Publicado em: 23/12/2019 03:00 Atualizado em: 23/12/2019 08:36

A obra de Francisco Brennand marcou a minha vida... Sim, a minha vida, com todos os esses e erres, como se dizia antigamente. Já na infância ou, ainda na infância, tive o meu primeiro alumbramento diante de uma natureza morta – creio que era uma natureza morta – que havia na casa de um parente, talvez na casa de uma parente – seria a sogra? Do meu irmão Valdemar no bairro de São José –, o bairro cheio de sortilégios, mistérios e segredo, onde comecei a conhecer o Recife escuro e fantasmagórico. Estas coisas não têm explicação.

Antecipavam-se as imagens de Dona Sinhá, a inesquecível personagem de Gilberto Freyre, que ainda estava para ser criada. Minha entrada no Recife dava-se com Dona Sinhá, Gilberto Freyre, Brennand e a maçã...

Era uma maçã vermelhíssima sobre um prato cheio de frutas. Uma maçã que era um corte na alma, atacada por espinhos de xiquesxiques. Esta maçã era, na verdade, o coração de Cristo castigado pelos homens. Foi o que me disseram. O que me contaram e isso me marcou para sempre. Eu tinha 10 anos e o mundo mudou.

Chegara do paraíso de Salgueiro no fim da tarde e ali começara a conhecer a dor do Recife, toda esta dor do Recife, conforme o verso de Cabral no poema do Auto do Frade, em meio à agonia de Frei Caneca. Não voltei mais a ver este quadro, mas chegou-me como um aviso de que a vida começara.

Quadro grande, espalhado na parede, vi na casa de Ariano Suassuna, já homem feito, onde passei a ter fortes e belas conversas nos domingos pela manhã, já aí fervendo o caldo da minha formação intelectual.

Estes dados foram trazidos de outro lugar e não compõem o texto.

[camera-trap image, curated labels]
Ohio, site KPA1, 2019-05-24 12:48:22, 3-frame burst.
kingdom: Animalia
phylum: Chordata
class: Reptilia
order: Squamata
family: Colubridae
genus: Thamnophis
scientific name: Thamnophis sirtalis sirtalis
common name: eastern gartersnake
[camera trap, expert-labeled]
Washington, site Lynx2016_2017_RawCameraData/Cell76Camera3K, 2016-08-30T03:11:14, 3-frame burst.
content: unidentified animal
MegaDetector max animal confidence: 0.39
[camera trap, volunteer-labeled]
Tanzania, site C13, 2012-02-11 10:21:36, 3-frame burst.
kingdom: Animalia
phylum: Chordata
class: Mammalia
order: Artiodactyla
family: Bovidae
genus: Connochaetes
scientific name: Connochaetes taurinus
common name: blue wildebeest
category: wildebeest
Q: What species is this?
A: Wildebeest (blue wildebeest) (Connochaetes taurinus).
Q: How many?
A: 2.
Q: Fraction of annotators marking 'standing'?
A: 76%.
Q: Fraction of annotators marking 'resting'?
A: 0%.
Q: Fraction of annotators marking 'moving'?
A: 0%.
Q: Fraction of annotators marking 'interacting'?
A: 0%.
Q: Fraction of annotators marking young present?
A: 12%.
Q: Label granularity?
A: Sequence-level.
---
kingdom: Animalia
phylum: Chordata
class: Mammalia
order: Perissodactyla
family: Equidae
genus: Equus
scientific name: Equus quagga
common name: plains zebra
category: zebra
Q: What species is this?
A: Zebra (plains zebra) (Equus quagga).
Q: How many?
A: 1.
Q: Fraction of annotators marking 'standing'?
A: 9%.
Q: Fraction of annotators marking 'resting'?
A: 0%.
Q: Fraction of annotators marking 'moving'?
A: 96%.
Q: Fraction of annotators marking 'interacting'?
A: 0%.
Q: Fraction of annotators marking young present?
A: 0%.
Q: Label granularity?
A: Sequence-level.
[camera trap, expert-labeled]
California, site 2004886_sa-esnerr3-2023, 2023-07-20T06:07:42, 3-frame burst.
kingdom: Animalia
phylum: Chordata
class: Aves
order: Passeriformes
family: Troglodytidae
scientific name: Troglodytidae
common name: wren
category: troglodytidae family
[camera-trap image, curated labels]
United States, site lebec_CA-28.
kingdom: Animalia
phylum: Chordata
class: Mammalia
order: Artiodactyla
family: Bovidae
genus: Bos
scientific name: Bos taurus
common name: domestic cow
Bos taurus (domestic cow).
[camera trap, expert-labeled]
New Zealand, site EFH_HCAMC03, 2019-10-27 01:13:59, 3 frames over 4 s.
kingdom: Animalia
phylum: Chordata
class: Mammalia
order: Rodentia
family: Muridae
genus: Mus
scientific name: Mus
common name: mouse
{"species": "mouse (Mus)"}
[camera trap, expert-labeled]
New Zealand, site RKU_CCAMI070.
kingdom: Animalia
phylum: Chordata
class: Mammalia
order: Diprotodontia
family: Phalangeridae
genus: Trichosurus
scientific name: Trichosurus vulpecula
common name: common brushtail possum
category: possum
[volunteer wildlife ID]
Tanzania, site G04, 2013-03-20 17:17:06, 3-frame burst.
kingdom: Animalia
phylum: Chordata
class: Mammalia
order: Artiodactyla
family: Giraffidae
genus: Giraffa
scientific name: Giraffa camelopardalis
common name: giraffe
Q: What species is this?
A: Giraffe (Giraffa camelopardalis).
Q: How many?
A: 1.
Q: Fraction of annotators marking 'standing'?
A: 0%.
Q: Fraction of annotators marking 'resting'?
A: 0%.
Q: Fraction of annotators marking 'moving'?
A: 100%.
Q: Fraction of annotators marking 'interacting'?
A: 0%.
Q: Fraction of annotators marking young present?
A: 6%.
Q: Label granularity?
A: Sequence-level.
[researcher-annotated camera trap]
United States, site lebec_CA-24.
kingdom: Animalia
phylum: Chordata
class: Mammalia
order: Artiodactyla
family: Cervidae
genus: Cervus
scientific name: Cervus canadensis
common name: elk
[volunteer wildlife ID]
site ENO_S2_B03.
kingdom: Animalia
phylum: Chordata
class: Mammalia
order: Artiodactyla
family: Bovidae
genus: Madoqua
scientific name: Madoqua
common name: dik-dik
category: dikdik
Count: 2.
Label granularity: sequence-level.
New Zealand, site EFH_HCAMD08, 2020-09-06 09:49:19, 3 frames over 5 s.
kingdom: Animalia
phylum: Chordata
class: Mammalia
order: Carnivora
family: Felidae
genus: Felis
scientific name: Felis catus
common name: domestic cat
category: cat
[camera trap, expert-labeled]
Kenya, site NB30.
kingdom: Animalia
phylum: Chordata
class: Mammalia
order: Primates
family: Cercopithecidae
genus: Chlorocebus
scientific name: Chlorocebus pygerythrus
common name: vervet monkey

Era este um Cristo torturado, crucificado, os pedaços espalhados por todos os campos. Não com este naturalismo a que me refiro. Mas representados por espinhos. Em nada, em absolutamente nada, Brennand era naturalista.

Um pouco antes deste tempo, vim a conhecer o grupo que todos os domingos se reunia na Oficina de Brennand, na Várzea, para conversas e debates intelectuais, Francisco Brennand, Ariano Suassuna, César Leal, Paulo Fernando Craveiro e Débora, a mulher de Francisco. A conversa circulava, principalmente, sobre a grande literatura ou a grande arte, com paralelos sobre a situação política do país.

De minha parte, comecei a frequentar a Várzea para entrevistas na qualidade de repórter cultural deste Diario de Pernambuco para o momento superior do caderno Viver...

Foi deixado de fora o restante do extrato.